Anyhow the new look fits the plot, which is pure noir crime all the way;  all about crooked cops and the drug trade lifted right from The Wire. And I mean that in a good way, there’s a bent cop named McNaulty (sic) for Pete’s sake. Anyhow,  Brubaker knows how to roll out a story; and feels less like a superheroine adventure than an actual crime story that happens to have Catwoman in it. Kinda like a Ms. Tree. Let’s hear it for tough dames!

Also reading: Ladies and Gentlemen: The Bible! by Johnathan Goldstein. And it is fabulous. Back copy sayz poetic and poignant, and something about being funny. I knew he was funny. What I didn’t know was that he could write stories that would actually move me. This puts him in a whole other league of funnymen. Highly Highly Recommend this joint.

After Dark: An Appetizer

Posted in Uncategorized on June 11, 2009 by theskza

From the secret stash here at Balfour Books picked up After Dark by Haruki Murakami. The Japanese novelist read in translation, so it makes me wonder how it will work.  I’ve heard that he is an influence on David Mitchell’s stuff, so I was definitely intrigued, and we certainly  move enough of them on the fiction shelf here so there must be something going on.

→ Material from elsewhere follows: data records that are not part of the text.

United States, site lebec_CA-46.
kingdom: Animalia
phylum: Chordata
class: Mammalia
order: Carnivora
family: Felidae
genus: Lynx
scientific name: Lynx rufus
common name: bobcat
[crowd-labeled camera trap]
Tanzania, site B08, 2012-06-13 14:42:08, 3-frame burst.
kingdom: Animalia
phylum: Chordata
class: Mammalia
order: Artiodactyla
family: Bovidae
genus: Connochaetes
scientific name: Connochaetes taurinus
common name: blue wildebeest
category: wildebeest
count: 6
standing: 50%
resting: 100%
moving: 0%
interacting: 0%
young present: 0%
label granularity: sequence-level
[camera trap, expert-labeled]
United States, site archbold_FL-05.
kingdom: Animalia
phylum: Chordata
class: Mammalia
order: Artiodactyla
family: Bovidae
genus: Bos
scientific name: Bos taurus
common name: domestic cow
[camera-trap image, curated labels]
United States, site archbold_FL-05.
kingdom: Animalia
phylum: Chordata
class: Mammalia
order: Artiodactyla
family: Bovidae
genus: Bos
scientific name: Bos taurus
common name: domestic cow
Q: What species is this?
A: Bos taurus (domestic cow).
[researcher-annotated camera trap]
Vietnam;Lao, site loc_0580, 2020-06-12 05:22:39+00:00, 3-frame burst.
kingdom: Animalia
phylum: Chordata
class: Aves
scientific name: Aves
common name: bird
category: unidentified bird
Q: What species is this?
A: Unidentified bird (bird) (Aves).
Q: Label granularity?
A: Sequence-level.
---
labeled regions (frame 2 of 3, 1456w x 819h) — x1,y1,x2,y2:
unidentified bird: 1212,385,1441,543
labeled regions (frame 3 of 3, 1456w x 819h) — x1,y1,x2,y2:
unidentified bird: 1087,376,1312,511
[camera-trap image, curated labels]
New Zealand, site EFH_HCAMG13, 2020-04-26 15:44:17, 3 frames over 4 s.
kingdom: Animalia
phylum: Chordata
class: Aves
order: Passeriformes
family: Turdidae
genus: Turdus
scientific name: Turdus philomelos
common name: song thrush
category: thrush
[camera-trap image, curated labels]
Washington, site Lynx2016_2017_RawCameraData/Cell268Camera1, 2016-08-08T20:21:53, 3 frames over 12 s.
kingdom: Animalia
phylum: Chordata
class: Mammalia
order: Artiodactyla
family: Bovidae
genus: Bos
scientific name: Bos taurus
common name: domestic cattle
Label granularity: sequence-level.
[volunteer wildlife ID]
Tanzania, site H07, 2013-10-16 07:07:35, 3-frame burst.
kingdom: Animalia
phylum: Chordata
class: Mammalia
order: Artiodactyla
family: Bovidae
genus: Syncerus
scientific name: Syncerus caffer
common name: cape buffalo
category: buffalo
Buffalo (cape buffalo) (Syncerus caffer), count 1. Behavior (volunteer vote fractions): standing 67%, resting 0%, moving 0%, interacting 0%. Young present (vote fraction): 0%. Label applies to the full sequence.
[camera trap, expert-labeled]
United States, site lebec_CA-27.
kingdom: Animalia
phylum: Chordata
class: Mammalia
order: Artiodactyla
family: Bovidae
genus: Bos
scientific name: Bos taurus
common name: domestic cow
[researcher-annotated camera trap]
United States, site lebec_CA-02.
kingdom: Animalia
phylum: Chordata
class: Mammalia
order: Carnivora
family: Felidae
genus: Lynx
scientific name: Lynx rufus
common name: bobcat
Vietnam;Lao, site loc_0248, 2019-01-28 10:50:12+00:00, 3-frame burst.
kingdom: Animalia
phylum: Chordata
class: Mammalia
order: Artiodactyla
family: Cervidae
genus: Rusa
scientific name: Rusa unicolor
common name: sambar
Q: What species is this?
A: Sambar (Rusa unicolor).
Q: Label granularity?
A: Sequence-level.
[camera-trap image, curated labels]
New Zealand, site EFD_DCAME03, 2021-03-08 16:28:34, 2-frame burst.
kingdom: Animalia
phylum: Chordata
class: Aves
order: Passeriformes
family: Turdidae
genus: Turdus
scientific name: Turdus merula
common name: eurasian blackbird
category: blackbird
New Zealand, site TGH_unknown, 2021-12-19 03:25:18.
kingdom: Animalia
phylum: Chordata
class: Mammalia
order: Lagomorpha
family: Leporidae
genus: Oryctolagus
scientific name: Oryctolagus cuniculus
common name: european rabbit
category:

And After Dark best of all looked, short, enough to get a read on whether this author’s worth pursuing. That’s part of the question I guess when choosing a book. When there’s so many writers going back even in the last hundred years, do keep moving through them sampling them all the diverse range, or do you find the ones that ping with you, that resonate and explore their depths.   Depends on the writer I guess, and I suppose the way you read. I read like a comic-book geek; a teenage sci-fi freak, scouring the aisles of your public libraries for every for every last one, a completist. At least that urge is within me, which is why now as an adult, a seeker of more mature tastes I try to seek out new writers new finds that expand my knowledge my own experience and comfort zones. Which brings me to Murakami.

After Dark plots the path of a group of characters drifting through Tokyo in the after hours, caught in the space between midnight and dusk, when the rest of the world sleeps. It’s about people who are operating during these times because one way or another, they’ve each fallen through the cracks. And somehow, in tracing their encounters and emanations a narrative emerges of what it means to live in this displaced time and person.

Time flows weird and strange in the book, and Murakami’s prose captures this well, with delicacy and insight. This same precision is applied to the characters who reveal their secrets to one another. I was impressed by how much he was able to really draw out of his fictional people, their problems, their realities seemed so nuanced, so real. The details of who they were and why, and how they went about their lives in the off hours, intrigued.  And by the end of the story I was really rooting for them and wanting them to be whole.   There was also this nice mythic subplot of a sleeping beauty/snow white caught in an eternal sleep, and sometimes the glass box of a television screen. That was handled quite well as well, a quiet counterpart to the dialogue driven encounters.  Not bad at all.

So yes to Murakami. Good to try new things. The book was short, like really short, big type, supiciously wide margins. But size isn’t everything. This was the perfect sushi snack to whet my appetite for more.